Extract -
BEGIN
Micromobility Innovations at LBTU: Electric Vehicles for Research and Studies
As sustainable urban mobility gains importance, the Faculty of Engineering and Information Technologies (IITF) at the Latvia University of Life Sciences and Technologies (LBTU) is advancing research in micromobility. This effort includes the acquisition of a comprehensive micromobility kit to study CO₂ emissions reduction in urban settings. The new electric vehicles allow detailed analysis of critical operational parameters, including speed, acceleration, range per charge, charging costs, energy efficiency, and other technical performance indicators.
END
Information provided -
BEGIN
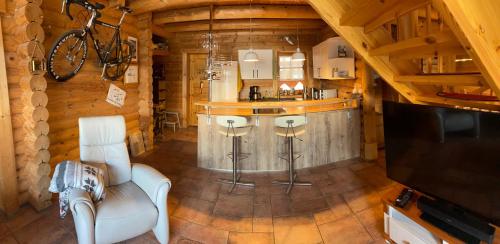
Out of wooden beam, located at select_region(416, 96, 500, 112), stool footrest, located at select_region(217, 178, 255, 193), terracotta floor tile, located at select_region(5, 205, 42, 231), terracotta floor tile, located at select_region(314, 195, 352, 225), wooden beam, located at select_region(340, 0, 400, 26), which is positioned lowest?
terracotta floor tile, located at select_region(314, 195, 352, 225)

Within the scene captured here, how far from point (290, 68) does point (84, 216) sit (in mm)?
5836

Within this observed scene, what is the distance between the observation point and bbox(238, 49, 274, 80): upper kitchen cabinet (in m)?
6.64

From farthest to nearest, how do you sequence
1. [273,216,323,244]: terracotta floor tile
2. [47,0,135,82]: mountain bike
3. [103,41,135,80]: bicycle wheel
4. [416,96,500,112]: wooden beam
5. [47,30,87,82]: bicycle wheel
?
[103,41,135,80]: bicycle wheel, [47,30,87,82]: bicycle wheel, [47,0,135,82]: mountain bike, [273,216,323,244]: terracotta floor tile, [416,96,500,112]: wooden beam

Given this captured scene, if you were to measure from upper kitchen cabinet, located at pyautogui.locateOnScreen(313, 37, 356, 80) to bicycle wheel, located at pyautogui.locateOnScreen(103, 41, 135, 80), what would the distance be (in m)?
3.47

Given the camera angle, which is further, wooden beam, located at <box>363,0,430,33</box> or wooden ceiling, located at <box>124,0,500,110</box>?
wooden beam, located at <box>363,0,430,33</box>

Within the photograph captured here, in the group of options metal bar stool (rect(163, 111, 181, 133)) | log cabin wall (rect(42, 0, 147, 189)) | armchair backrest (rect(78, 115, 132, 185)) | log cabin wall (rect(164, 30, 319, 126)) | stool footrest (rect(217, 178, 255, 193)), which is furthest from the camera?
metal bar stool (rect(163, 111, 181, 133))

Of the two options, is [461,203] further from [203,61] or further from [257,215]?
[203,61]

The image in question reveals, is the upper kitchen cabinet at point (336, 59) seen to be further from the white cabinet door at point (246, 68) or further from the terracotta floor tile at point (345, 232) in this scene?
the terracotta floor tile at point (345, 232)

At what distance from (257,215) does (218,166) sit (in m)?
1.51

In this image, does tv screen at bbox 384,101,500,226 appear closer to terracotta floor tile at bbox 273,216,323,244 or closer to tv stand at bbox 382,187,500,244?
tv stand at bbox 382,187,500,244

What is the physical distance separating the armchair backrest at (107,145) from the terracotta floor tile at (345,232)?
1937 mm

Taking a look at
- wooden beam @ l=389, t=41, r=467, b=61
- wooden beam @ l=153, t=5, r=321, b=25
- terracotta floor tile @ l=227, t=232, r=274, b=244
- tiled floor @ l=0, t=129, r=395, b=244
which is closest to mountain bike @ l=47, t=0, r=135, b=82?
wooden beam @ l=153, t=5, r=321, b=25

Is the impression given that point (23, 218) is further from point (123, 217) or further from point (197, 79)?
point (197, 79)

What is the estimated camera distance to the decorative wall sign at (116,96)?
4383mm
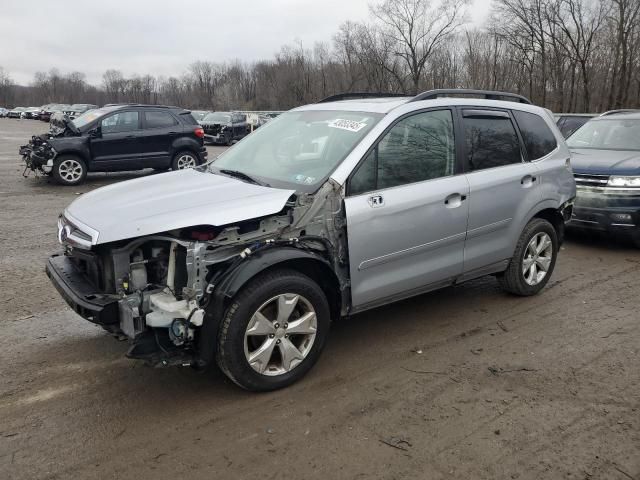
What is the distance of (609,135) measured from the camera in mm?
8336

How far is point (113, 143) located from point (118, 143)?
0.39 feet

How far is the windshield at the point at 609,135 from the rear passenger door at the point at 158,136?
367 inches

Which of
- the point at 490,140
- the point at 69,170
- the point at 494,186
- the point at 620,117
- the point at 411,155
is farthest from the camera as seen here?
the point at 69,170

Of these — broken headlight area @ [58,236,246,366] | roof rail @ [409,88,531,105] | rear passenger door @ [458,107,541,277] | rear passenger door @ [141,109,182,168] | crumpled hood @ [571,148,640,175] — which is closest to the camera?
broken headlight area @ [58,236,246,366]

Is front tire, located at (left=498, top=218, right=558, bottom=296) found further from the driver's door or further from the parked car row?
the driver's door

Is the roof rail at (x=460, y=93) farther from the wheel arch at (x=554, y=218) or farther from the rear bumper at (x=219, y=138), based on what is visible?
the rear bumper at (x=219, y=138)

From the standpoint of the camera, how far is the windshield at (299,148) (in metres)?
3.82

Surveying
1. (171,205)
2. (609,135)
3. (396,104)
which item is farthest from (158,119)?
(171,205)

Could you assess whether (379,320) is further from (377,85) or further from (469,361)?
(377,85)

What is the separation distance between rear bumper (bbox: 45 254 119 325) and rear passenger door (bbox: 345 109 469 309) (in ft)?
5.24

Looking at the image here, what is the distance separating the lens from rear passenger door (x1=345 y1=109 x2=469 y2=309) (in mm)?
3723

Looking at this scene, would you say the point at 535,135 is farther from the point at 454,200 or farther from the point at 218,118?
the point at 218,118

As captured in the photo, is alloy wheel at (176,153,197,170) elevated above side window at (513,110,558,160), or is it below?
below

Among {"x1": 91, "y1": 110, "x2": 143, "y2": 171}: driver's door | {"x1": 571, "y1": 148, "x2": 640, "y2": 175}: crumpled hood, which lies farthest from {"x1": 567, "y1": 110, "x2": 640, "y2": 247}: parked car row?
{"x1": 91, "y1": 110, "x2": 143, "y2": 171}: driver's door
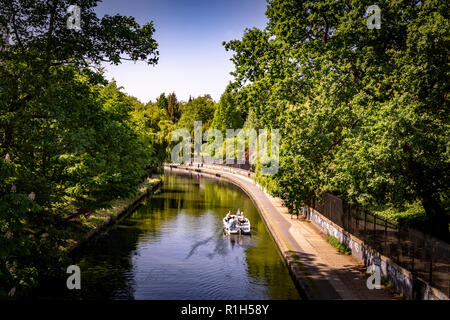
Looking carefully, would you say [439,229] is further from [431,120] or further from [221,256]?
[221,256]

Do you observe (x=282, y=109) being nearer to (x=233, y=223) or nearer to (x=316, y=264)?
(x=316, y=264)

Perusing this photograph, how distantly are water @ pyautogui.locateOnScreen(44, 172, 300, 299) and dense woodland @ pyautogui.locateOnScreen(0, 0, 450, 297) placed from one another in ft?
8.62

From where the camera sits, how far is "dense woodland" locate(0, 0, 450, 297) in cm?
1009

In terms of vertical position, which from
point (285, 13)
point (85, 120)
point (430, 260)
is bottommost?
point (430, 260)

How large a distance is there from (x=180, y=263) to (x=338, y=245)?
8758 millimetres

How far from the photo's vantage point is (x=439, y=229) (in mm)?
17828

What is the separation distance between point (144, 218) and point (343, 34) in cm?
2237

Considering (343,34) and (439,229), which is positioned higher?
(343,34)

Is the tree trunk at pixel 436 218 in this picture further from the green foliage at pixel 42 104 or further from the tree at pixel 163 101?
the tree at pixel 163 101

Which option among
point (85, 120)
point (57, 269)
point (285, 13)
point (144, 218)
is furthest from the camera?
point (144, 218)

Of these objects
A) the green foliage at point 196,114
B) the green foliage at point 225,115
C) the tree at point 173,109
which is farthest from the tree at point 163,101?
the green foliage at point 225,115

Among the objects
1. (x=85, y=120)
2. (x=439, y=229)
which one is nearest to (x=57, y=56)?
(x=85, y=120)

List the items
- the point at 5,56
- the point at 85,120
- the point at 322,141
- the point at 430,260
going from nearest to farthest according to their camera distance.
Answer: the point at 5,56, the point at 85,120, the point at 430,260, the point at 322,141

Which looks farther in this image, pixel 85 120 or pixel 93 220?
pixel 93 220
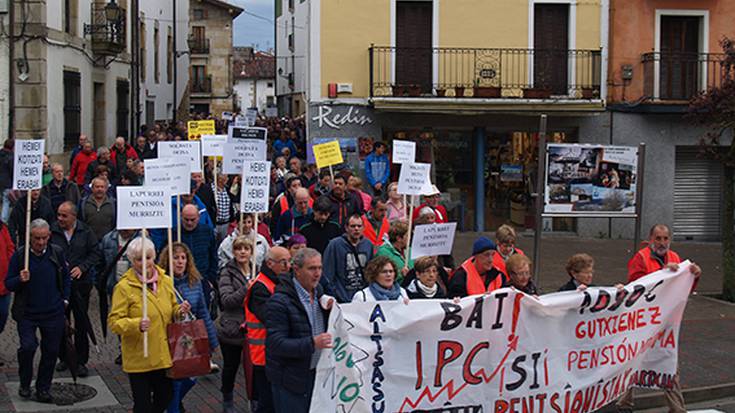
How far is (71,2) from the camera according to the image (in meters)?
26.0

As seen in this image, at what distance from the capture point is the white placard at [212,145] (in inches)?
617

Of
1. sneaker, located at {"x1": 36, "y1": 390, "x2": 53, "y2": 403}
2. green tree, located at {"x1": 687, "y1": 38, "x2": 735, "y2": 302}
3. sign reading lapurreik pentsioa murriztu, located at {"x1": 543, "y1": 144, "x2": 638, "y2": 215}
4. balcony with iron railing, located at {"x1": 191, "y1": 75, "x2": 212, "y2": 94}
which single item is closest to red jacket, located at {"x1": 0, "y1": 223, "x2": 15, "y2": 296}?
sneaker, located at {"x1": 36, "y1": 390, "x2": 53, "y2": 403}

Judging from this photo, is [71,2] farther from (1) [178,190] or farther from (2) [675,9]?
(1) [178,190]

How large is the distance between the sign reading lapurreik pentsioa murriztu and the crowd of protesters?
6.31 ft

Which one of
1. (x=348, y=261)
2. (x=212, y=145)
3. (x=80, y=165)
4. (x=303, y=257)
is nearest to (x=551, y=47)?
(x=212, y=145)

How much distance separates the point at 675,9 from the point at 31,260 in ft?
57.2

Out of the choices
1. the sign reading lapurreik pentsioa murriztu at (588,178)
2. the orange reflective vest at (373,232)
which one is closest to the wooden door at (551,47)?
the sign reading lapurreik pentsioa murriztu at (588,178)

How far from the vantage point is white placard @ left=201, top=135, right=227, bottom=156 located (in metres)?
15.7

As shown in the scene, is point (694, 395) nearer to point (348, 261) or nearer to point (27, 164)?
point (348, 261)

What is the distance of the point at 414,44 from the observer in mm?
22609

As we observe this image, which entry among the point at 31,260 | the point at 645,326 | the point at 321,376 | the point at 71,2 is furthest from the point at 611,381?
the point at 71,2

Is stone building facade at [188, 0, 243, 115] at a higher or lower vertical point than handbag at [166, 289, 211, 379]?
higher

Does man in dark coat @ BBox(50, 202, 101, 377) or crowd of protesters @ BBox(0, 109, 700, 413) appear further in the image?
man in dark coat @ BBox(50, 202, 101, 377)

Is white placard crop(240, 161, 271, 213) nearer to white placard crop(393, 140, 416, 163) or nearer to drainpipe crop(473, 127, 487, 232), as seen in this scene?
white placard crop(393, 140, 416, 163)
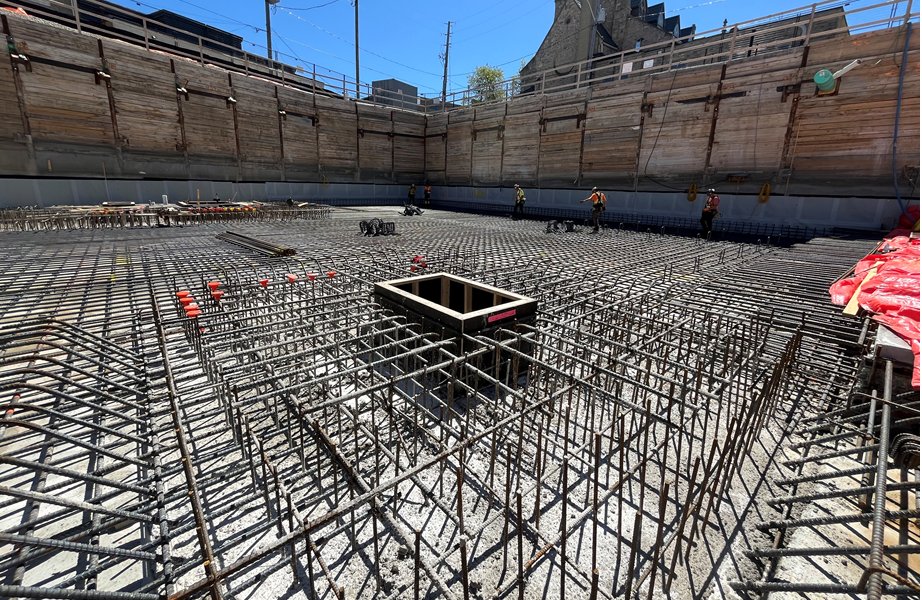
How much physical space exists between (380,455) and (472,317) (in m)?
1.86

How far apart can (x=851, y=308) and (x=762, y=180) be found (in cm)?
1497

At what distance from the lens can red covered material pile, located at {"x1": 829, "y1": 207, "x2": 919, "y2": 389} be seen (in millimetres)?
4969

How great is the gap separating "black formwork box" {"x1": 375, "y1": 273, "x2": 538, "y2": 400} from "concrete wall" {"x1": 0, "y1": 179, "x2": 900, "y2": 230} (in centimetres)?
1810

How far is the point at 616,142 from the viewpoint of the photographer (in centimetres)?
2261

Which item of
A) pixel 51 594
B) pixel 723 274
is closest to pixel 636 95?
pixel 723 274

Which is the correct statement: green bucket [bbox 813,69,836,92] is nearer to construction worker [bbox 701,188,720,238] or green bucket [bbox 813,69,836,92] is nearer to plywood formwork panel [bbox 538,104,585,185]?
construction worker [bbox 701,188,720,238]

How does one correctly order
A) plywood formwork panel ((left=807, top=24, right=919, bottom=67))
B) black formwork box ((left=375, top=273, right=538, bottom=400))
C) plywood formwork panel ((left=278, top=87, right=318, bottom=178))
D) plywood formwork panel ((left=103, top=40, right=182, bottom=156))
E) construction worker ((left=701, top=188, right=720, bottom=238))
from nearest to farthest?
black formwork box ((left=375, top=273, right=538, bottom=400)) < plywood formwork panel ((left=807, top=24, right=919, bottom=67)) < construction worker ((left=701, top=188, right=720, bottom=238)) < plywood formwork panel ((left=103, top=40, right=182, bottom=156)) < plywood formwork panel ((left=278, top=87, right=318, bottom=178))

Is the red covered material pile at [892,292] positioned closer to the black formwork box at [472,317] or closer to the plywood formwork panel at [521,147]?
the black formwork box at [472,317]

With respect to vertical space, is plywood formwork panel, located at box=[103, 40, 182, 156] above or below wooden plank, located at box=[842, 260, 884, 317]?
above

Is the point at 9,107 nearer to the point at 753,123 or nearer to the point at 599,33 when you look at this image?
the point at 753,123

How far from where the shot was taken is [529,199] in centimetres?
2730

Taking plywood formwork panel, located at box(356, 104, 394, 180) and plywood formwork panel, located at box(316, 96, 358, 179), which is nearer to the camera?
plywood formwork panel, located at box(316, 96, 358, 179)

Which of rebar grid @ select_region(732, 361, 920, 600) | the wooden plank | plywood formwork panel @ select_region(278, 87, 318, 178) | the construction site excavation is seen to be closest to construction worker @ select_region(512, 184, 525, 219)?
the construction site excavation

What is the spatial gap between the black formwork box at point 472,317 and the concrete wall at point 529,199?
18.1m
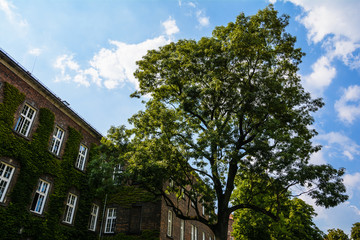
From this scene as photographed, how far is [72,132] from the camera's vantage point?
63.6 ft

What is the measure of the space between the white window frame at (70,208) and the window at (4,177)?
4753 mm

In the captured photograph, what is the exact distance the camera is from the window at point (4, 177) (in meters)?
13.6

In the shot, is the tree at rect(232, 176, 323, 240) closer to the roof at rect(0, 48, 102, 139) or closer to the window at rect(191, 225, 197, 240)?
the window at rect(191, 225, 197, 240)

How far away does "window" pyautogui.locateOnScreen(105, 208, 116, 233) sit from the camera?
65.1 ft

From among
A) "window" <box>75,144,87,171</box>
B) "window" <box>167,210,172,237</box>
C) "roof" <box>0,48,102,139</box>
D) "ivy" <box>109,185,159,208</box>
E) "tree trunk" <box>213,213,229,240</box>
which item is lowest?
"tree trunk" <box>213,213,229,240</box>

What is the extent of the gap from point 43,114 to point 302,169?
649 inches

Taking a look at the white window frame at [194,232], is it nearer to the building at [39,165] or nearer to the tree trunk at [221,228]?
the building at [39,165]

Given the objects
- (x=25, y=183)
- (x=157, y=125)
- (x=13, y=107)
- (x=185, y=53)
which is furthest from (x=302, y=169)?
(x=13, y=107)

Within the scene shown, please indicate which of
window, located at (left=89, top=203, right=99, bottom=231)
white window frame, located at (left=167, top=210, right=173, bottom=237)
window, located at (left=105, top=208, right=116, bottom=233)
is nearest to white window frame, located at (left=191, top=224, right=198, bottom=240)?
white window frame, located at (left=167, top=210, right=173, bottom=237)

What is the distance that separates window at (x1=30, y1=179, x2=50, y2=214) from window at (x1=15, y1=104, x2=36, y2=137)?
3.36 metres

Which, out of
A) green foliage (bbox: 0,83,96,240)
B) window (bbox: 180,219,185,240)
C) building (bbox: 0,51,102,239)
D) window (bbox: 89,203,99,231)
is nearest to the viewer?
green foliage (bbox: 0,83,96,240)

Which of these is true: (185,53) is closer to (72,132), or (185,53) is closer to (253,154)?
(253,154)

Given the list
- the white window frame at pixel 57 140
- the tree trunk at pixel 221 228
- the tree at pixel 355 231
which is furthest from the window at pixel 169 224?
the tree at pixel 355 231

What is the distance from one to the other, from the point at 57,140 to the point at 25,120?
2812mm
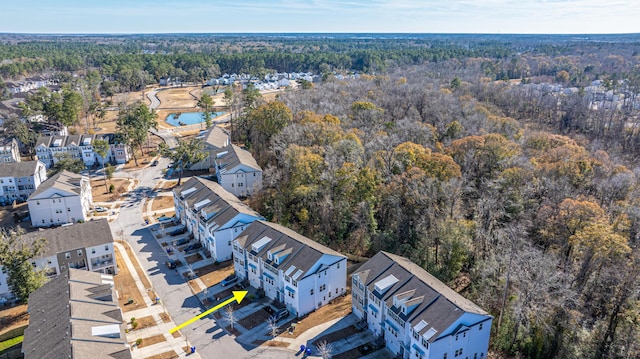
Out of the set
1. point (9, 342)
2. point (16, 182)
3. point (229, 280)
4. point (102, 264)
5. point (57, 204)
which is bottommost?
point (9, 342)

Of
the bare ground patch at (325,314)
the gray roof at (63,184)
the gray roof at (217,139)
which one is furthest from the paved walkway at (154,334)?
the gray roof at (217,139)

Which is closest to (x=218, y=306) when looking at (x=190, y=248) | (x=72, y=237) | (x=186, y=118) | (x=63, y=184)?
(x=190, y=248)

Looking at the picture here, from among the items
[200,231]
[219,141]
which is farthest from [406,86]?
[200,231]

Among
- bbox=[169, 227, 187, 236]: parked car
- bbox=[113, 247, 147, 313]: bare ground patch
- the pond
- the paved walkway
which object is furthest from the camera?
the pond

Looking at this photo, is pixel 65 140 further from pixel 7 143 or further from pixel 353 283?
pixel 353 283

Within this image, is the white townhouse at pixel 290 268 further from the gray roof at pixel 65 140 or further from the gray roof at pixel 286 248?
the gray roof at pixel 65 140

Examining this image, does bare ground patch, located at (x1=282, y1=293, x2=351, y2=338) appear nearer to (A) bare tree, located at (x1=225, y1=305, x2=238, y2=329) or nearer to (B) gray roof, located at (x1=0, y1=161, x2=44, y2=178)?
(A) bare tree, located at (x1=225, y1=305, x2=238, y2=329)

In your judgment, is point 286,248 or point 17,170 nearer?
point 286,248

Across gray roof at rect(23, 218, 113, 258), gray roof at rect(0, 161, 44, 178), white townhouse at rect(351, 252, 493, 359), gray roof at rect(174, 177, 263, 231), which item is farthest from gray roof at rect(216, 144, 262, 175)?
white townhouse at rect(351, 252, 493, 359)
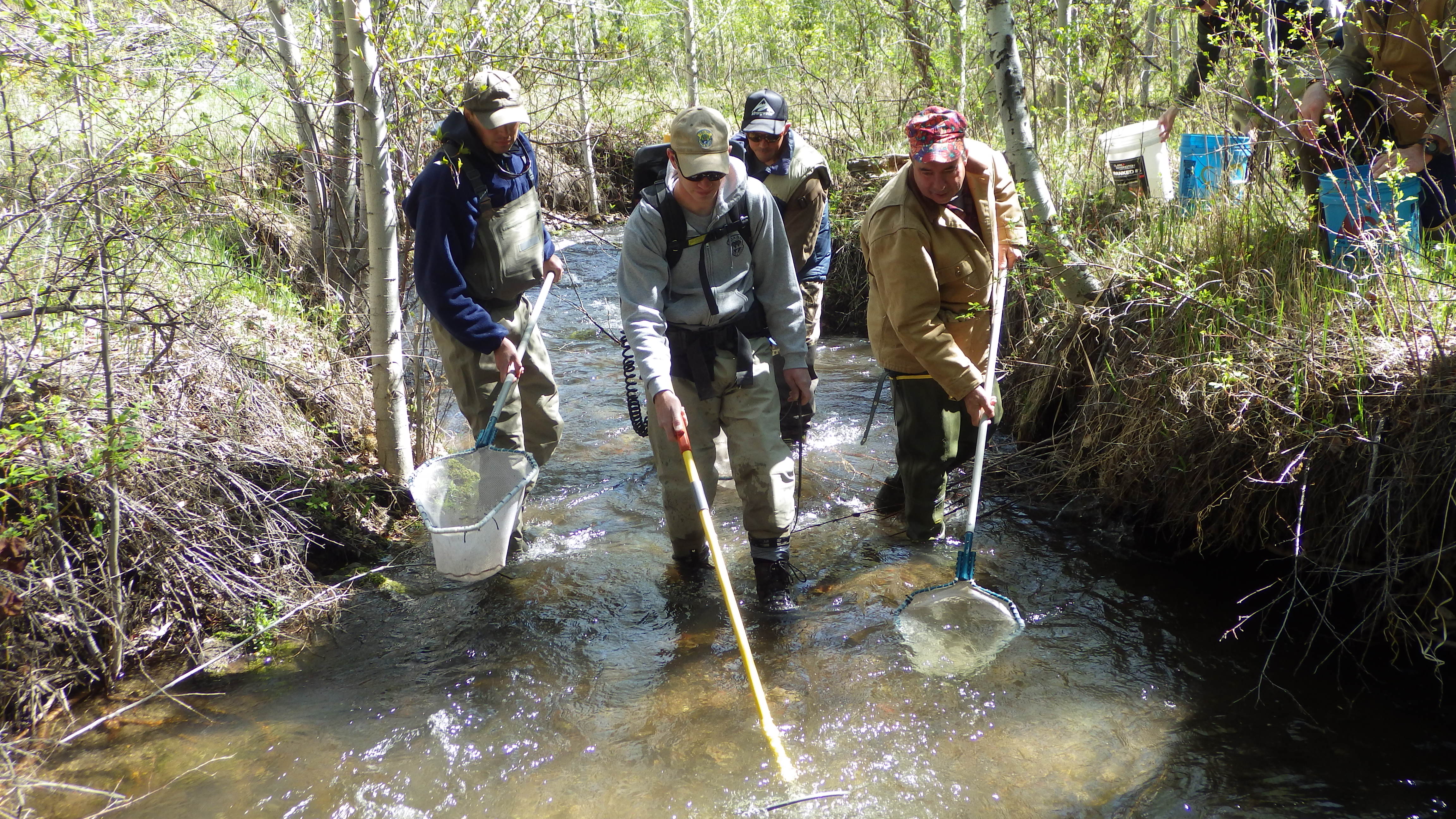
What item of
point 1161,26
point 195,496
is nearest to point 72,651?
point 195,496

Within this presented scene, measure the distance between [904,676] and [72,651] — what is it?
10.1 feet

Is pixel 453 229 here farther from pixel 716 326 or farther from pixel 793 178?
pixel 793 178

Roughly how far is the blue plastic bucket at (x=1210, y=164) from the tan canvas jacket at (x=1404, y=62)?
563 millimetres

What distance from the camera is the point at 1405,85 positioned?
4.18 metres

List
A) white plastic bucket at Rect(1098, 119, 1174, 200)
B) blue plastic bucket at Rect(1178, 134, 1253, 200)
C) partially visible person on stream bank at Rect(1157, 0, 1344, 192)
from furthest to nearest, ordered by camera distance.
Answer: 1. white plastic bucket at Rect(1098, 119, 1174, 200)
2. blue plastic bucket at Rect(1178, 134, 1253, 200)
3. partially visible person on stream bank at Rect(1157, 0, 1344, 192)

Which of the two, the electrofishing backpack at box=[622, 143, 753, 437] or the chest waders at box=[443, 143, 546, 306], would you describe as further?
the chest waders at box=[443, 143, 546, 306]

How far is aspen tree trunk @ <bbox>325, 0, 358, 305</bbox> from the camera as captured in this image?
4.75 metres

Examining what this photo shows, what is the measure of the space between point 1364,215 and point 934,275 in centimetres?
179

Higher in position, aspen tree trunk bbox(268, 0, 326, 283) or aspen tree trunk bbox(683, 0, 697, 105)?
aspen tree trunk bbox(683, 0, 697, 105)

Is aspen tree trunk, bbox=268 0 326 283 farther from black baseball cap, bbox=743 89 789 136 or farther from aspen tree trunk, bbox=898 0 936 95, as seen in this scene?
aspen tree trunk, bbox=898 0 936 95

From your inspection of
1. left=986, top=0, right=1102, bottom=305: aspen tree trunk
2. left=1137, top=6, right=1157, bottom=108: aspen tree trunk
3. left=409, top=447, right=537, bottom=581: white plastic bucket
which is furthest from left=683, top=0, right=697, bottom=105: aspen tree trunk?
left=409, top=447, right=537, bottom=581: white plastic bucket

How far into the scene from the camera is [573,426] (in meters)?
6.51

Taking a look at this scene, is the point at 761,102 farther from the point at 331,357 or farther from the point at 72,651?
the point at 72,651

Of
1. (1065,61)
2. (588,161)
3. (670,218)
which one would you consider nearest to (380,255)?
END
Assigned task 1 - List each specific operational parameter that the LBTU micromobility text names as something the new electric vehicles allow to be analyzed.
Assigned task 2 -
Answer these questions from the LBTU micromobility text, giving each answer on its own line.
(a) According to the title, the electric vehicles are for what two things?
(b) Which faculty at LBTU is advancing research in micromobility?
(c) What was the micromobility kit acquired to study?
Assigned task 3 - Translate this sentence from the LBTU micromobility text into Spanish: "This effort includes the acquisition of a comprehensive micromobility kit to study CO₂ emissions reduction in urban settings."

Result 1 -
Speed
Acceleration
Range per charge
Charging costs
Energy efficiency

Result 2 -
(a) Research and studies
(b) The Faculty of Engineering and Information Technologies (IITF)
(c) CO₂ emissions reduction in urban settings

Result 3 - Este esfuerzo incluye la adquisición de un kit integral de micromovilidad para estudiar la reducción de las emisiones de CO₂ en entornos urbanos.